↓↓↓
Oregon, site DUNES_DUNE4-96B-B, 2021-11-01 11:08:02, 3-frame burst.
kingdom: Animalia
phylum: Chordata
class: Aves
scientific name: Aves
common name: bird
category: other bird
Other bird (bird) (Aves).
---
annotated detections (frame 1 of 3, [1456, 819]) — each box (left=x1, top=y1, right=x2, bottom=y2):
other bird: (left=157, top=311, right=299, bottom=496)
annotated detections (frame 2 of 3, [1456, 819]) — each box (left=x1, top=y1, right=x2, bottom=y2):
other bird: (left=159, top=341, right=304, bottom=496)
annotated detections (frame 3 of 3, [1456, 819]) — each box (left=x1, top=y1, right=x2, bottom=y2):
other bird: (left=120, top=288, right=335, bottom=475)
↑↑↑
> TASK DIRECTIONS
Give the entries again exactly, every one.

> RESULT
Oregon, site DUNES_DUNE4-96B-B, 2021-11-01 11:08:02, 3-frame burst.
kingdom: Animalia
phylum: Chordata
class: Aves
scientific name: Aves
common name: bird
category: other bird
Other bird (bird) (Aves).
---
annotated detections (frame 1 of 3, [1456, 819]) — each box (left=x1, top=y1, right=x2, bottom=y2):
other bird: (left=157, top=311, right=299, bottom=496)
annotated detections (frame 2 of 3, [1456, 819]) — each box (left=x1, top=y1, right=x2, bottom=y2):
other bird: (left=159, top=341, right=304, bottom=496)
annotated detections (frame 3 of 3, [1456, 819]) — each box (left=x1, top=y1, right=x2, bottom=y2):
other bird: (left=120, top=288, right=335, bottom=475)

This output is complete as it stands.